We thanked the young lady, and said we didn’t wish to be troublesome; but, she said it could be no trouble to an English soldier’s daughter, to show English soldiers how their countrymen and country-women fared, so far away from England; and consequently we saluted again, and went in. Then, as we stood in the shade, she showed us (being as affable as beautiful), how the different families lived in their separate houses, and how there was a general house for stores, and a general reading-room, and a general room for music and dancing, and a room for Church; and how there were other houses on the rising ground called the Signal Hill, where they lived in the hotter weather.
“Your officer has been carried up there,” she said, “and my brother, too, for the better air. At present, our few residents are dispersed over both spots: deducting, that is to say, such of our number as are always going to, or coming from, or staying at, the Mine.”
(“He is among one of those parties,” I thought, “and I wish somebody would knock his head off.”)
“Some of our married ladies live here,” she said, “during at least half the year, as lonely as widows, with their children.”

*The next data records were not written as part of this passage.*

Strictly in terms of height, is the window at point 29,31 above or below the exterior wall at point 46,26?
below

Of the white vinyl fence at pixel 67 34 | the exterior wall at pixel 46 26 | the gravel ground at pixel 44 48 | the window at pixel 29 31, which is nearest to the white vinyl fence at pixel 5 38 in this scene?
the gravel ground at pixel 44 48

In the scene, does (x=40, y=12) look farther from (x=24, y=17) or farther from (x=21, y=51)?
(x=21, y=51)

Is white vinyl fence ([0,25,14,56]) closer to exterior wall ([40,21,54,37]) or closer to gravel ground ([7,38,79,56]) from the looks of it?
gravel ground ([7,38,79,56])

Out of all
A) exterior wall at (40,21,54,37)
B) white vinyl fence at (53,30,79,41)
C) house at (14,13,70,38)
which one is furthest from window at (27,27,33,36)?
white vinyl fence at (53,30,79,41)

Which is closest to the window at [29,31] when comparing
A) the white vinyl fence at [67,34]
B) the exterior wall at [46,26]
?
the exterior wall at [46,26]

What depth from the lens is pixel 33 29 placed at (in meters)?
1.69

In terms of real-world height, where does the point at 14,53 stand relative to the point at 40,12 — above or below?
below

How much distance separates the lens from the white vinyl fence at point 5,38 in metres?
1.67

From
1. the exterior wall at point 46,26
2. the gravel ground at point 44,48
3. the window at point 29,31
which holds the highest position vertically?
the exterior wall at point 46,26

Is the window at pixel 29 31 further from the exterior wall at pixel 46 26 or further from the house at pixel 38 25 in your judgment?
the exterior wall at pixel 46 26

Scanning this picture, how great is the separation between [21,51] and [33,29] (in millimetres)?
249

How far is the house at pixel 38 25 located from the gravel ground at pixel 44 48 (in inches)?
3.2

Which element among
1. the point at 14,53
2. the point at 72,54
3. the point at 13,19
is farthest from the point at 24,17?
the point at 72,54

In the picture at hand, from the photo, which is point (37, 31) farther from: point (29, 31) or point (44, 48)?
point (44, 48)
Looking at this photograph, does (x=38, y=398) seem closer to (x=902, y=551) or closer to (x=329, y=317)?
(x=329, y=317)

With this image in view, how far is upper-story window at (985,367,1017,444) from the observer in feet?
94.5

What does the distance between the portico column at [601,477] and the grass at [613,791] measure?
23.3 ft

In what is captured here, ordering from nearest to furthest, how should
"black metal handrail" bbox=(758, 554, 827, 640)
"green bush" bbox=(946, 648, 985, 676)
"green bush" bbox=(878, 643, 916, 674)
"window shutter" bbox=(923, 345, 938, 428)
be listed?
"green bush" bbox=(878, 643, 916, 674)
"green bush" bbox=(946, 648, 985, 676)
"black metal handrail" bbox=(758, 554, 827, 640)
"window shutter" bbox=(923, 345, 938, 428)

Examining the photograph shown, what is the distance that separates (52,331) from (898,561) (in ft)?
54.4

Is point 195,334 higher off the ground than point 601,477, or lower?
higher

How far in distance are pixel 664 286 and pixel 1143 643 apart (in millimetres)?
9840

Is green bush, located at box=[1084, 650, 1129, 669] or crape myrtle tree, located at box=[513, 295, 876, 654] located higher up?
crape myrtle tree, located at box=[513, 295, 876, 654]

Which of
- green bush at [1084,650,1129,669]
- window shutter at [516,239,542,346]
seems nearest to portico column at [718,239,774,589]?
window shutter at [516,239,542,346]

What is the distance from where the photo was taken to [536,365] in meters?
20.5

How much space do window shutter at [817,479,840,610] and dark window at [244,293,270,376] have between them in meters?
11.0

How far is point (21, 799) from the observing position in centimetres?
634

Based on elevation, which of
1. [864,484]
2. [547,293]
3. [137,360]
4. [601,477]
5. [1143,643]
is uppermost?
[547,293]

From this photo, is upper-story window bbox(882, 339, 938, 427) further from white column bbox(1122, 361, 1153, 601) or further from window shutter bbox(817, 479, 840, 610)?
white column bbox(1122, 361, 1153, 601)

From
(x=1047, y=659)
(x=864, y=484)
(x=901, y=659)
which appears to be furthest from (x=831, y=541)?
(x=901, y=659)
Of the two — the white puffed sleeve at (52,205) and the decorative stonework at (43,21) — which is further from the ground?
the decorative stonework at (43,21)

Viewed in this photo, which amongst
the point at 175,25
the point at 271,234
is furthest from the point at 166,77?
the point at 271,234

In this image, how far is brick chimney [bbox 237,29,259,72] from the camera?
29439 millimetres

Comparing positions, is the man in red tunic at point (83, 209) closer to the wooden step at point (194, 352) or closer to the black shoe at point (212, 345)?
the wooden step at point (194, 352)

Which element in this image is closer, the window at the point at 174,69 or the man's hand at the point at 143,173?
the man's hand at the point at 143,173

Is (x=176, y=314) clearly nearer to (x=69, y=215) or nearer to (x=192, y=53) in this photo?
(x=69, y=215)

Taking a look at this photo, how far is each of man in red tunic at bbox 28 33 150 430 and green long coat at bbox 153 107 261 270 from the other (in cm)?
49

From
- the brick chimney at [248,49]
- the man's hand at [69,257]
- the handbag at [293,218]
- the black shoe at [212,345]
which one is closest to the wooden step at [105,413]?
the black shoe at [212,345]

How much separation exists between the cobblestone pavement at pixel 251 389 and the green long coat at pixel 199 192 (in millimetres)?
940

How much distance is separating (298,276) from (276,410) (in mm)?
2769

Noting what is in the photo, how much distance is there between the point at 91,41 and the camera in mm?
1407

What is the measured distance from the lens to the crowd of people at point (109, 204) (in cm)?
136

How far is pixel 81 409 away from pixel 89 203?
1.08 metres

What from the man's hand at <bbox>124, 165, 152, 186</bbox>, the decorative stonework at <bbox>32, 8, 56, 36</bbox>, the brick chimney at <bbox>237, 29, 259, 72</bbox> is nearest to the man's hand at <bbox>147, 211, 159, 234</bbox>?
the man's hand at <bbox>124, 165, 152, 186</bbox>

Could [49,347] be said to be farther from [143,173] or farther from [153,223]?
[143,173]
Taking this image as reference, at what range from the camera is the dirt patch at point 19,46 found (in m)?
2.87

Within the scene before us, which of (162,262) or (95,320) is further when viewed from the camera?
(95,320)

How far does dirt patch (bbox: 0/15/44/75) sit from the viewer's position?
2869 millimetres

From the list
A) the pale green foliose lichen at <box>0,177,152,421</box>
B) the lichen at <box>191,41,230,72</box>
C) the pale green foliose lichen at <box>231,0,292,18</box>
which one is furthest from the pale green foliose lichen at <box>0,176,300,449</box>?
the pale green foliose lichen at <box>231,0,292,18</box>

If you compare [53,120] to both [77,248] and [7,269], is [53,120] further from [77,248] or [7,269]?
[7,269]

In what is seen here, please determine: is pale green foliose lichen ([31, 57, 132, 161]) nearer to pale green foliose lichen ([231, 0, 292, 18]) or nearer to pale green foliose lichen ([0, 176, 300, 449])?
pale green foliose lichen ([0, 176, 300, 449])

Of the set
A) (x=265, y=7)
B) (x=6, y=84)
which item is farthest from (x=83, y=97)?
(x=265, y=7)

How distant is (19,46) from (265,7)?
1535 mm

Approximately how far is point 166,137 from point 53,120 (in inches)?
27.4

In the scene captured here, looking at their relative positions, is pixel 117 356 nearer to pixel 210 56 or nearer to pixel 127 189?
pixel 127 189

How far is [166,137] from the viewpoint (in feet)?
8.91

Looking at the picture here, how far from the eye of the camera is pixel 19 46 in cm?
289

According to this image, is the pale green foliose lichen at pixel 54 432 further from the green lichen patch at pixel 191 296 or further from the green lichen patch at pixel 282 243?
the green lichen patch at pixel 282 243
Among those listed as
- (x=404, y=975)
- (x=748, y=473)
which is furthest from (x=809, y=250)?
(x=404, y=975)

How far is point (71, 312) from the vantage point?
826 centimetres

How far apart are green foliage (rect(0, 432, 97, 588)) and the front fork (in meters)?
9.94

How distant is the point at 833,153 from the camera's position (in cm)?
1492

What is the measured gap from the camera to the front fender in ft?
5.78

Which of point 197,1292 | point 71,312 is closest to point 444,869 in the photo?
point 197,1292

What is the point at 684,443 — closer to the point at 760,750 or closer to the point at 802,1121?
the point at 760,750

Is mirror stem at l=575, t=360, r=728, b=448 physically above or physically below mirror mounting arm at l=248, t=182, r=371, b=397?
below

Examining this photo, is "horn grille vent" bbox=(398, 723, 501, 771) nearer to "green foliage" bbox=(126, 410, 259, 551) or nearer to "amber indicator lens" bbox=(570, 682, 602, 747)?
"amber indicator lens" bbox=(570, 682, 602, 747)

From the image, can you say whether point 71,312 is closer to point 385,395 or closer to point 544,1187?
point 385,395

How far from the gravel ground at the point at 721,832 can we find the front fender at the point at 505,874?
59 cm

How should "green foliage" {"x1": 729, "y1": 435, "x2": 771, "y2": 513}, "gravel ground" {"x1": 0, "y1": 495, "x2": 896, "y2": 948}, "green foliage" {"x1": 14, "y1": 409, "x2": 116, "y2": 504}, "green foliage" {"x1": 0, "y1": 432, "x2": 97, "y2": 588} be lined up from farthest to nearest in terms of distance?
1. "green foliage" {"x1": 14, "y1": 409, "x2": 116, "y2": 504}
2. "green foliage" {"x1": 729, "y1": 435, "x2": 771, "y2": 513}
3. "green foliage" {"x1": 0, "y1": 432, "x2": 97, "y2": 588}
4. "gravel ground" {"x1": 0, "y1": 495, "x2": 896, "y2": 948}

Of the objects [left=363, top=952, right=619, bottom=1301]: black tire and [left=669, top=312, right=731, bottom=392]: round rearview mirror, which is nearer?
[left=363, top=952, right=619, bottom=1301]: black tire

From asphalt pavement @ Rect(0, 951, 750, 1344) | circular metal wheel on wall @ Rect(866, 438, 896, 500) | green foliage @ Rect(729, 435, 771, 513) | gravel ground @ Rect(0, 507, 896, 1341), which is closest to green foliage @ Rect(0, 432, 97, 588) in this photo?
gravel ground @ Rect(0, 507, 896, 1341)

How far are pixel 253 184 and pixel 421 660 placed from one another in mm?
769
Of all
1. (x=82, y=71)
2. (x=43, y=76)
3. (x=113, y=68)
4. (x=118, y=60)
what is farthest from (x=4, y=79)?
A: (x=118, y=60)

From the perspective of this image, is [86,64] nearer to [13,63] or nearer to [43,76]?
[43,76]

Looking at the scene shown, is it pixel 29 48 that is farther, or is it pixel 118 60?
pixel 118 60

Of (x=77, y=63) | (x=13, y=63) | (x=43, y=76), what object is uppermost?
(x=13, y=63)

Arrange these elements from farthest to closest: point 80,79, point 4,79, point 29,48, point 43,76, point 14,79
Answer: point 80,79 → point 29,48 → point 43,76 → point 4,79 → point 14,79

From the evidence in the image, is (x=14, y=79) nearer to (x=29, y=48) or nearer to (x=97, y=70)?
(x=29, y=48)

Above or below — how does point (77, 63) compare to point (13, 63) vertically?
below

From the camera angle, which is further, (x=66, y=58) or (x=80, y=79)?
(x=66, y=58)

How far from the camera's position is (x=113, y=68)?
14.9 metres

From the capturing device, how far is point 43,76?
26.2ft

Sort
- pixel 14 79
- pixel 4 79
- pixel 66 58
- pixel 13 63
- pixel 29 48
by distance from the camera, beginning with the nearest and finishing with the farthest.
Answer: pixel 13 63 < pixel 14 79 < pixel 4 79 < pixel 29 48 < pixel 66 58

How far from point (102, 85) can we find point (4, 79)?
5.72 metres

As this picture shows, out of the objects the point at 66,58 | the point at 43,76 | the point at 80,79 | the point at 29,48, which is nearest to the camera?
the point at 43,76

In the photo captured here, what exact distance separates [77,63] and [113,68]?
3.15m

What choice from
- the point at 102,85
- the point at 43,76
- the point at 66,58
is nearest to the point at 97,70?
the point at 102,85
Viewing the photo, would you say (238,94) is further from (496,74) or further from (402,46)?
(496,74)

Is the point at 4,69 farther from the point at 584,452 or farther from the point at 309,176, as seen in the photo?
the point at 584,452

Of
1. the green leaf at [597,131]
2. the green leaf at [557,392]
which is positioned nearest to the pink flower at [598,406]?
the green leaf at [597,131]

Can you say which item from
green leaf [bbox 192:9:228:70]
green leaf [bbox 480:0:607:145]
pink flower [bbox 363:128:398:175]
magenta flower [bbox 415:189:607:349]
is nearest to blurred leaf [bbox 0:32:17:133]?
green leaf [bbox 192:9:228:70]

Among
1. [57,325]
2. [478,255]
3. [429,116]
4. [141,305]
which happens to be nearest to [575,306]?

“Many children here, ma’am?”
“Seventeen. There are thirteen married ladies, and there are eight like me.”
There were not eight like her — there was not one like her — in the world. She meant single.
“Which, with about thirty Englishmen of various degrees,” said the young lady, “form the little colony now on the Island. I don’t count the sailors, for they don’t belong to us. Nor the soldiers,” she gave us a gracious smile when she spoke of the soldiers, “for the same reason.”
“Nor the Sambos, ma’am,” said I.
“No.”
“Under your favour, and with your leave, ma’am,” said I, “are they trustworthy?”
“Perfectly! We are all very kind to them, and they are very grateful to us.”
“Indeed, ma’am? Now — Christian George King? —”
“Very much attached to us all. Would die for us.”
She was, as in my uneducated way I have observed, very beautiful women almost always to be, so composed, that her composure gave great weight to what she said, and I believed it.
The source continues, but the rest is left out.